_ENTRIES SHOWN_
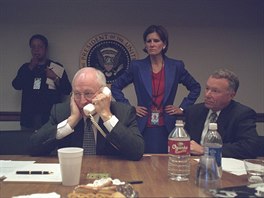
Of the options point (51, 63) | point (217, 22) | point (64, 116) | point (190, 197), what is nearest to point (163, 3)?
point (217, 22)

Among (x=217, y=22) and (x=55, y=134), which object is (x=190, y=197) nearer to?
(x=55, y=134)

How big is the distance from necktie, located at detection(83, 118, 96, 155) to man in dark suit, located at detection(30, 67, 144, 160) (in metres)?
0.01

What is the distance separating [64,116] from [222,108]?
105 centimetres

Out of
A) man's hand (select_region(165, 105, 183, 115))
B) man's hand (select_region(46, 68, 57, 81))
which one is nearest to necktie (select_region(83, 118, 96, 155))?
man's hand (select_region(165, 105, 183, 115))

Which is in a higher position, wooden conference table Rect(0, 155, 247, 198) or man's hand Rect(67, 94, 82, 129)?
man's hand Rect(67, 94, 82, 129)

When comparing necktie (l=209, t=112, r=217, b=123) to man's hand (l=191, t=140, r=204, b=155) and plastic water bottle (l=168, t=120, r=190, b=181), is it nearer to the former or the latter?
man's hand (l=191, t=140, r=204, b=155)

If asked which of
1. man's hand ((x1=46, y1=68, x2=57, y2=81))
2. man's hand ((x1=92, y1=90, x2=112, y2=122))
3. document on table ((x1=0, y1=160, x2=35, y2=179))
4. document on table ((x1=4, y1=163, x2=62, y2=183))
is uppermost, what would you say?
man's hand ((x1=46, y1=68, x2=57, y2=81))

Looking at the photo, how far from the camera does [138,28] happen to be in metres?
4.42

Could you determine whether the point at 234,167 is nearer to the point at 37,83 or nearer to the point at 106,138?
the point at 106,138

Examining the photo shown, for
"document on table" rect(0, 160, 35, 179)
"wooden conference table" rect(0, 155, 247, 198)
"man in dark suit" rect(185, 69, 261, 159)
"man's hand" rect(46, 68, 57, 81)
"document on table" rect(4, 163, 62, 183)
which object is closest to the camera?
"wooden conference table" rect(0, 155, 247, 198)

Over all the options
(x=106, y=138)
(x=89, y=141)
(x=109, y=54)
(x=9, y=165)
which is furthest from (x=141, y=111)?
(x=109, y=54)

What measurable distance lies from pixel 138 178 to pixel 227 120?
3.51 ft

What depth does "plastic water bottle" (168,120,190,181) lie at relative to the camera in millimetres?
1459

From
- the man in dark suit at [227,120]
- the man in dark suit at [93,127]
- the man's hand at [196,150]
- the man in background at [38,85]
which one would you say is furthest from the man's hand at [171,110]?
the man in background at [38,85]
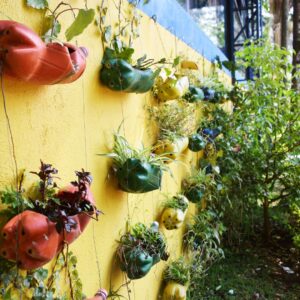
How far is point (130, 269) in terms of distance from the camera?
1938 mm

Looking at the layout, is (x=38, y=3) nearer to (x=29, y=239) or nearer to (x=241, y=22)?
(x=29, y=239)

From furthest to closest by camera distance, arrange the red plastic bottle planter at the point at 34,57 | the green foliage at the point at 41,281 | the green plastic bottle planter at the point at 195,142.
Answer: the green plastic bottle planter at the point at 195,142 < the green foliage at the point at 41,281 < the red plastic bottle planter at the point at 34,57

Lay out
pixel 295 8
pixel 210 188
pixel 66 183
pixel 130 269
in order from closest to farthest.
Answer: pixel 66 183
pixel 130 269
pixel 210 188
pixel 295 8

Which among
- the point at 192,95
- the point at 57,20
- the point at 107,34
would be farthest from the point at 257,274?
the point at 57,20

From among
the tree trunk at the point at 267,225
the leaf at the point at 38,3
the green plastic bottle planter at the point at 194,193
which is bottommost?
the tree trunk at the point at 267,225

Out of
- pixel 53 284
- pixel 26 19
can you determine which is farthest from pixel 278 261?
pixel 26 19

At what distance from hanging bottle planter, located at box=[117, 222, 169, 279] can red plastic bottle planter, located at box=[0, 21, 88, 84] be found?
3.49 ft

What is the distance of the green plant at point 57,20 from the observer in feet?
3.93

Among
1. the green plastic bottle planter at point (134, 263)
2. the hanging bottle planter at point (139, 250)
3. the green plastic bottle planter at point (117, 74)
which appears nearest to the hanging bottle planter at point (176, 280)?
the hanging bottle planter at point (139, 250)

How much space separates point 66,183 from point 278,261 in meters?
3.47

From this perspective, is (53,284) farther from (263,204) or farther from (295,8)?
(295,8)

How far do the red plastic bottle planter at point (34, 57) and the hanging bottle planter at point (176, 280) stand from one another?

_OBJECTIVE_
Arrange all of the lines above as a numbered list, leaving out the blank lines and the pictures.

_RESULT BELOW_
1. Of the options point (51, 63) | point (217, 22) | point (64, 116) | point (190, 197), what is nearest to point (163, 3)?
2. point (217, 22)
3. Among (x=217, y=22) and (x=55, y=134), which object is (x=190, y=197) nearer to?
4. (x=55, y=134)
5. How big is the distance from necktie, located at detection(83, 118, 96, 155) to man in dark suit, located at detection(30, 67, 144, 160) (in metres)?
6. 0.01
7. What is the distance separating [64,116] from [222,108]?
8. 105 centimetres
9. Out of
10. A) man's hand (select_region(165, 105, 183, 115))
11. B) man's hand (select_region(46, 68, 57, 81))
12. which one is nearest to necktie (select_region(83, 118, 96, 155))?
13. man's hand (select_region(165, 105, 183, 115))
14. Which is in a higher position, wooden conference table Rect(0, 155, 247, 198) or man's hand Rect(67, 94, 82, 129)?
15. man's hand Rect(67, 94, 82, 129)
16. When comparing necktie (l=209, t=112, r=217, b=123) to man's hand (l=191, t=140, r=204, b=155) and plastic water bottle (l=168, t=120, r=190, b=181), is it nearer to the former or the latter?
17. man's hand (l=191, t=140, r=204, b=155)
18. If asked which of
19. 1. man's hand ((x1=46, y1=68, x2=57, y2=81))
20. 2. man's hand ((x1=92, y1=90, x2=112, y2=122))
21. 3. document on table ((x1=0, y1=160, x2=35, y2=179))
22. 4. document on table ((x1=4, y1=163, x2=62, y2=183))
23. is uppermost, what would you say?
24. man's hand ((x1=46, y1=68, x2=57, y2=81))
25. Looking at the photo, how far from the camera does [138,28] happen to be in metres?
26. 4.42
27. Could you determine whether the point at 234,167 is nearer to the point at 37,83 or nearer to the point at 106,138?
28. the point at 106,138
29. Examining the photo shown, for
30. "document on table" rect(0, 160, 35, 179)
31. "wooden conference table" rect(0, 155, 247, 198)
32. "man in dark suit" rect(185, 69, 261, 159)
33. "man's hand" rect(46, 68, 57, 81)
34. "document on table" rect(4, 163, 62, 183)
35. which object is closest to the camera?
36. "wooden conference table" rect(0, 155, 247, 198)
37. Over all the options
38. (x=106, y=138)
39. (x=89, y=141)
40. (x=109, y=54)
41. (x=9, y=165)
42. which is furthest from (x=141, y=111)?
43. (x=109, y=54)
44. What measurable distance lies from pixel 138 178 to pixel 227 120?
45. 3.51 ft
46. What depth does "plastic water bottle" (168,120,190,181) lie at relative to the camera in millimetres?
47. 1459
48. From
49. - the man in dark suit at [227,120]
50. - the man in dark suit at [93,127]
51. - the man's hand at [196,150]
52. - the man in background at [38,85]
53. which one would you say is furthest from the man's hand at [171,110]?
54. the man in background at [38,85]
55. How far is point (130, 269) in terms of distance from the camera?
56. 1938 mm
57. Looking at the layout, is (x=38, y=3) nearer to (x=29, y=239) or nearer to (x=241, y=22)?
58. (x=29, y=239)
59. From furthest to closest by camera distance, arrange the red plastic bottle planter at the point at 34,57 | the green foliage at the point at 41,281 | the green plastic bottle planter at the point at 195,142.
60. Answer: the green plastic bottle planter at the point at 195,142 < the green foliage at the point at 41,281 < the red plastic bottle planter at the point at 34,57
61. Lay out
62. pixel 295 8
63. pixel 210 188
64. pixel 66 183
65. pixel 130 269
66. in order from closest to farthest.
67. Answer: pixel 66 183
68. pixel 130 269
69. pixel 210 188
70. pixel 295 8
71. Which among
72. - the point at 192,95
73. - the point at 57,20
74. - the point at 107,34
75. would be farthest from the point at 257,274?
76. the point at 57,20
77. From among
78. the tree trunk at the point at 267,225
79. the leaf at the point at 38,3
80. the green plastic bottle planter at the point at 194,193
81. which is bottommost?
82. the tree trunk at the point at 267,225
83. Out of
84. - pixel 53 284
85. - pixel 26 19
86. can you determine which is farthest from pixel 278 261?
87. pixel 26 19
88. At what distance from hanging bottle planter, located at box=[117, 222, 169, 279] can red plastic bottle planter, located at box=[0, 21, 88, 84] be found?
89. 3.49 ft
90. What is the distance of the green plant at point 57,20 from the observer in feet?
91. 3.93
92. Among
93. 1. the green plastic bottle planter at point (134, 263)
94. 2. the hanging bottle planter at point (139, 250)
95. 3. the green plastic bottle planter at point (117, 74)
96. which appears nearest to the hanging bottle planter at point (176, 280)?
97. the hanging bottle planter at point (139, 250)
98. How much space separates point 66,183 from point 278,261 in meters?
99. 3.47
100. From this perspective, is (53,284) farther from (263,204) or farther from (295,8)?
101. (295,8)
102. How far do the red plastic bottle planter at point (34, 57) and the hanging bottle planter at point (176, 280) stand from one another?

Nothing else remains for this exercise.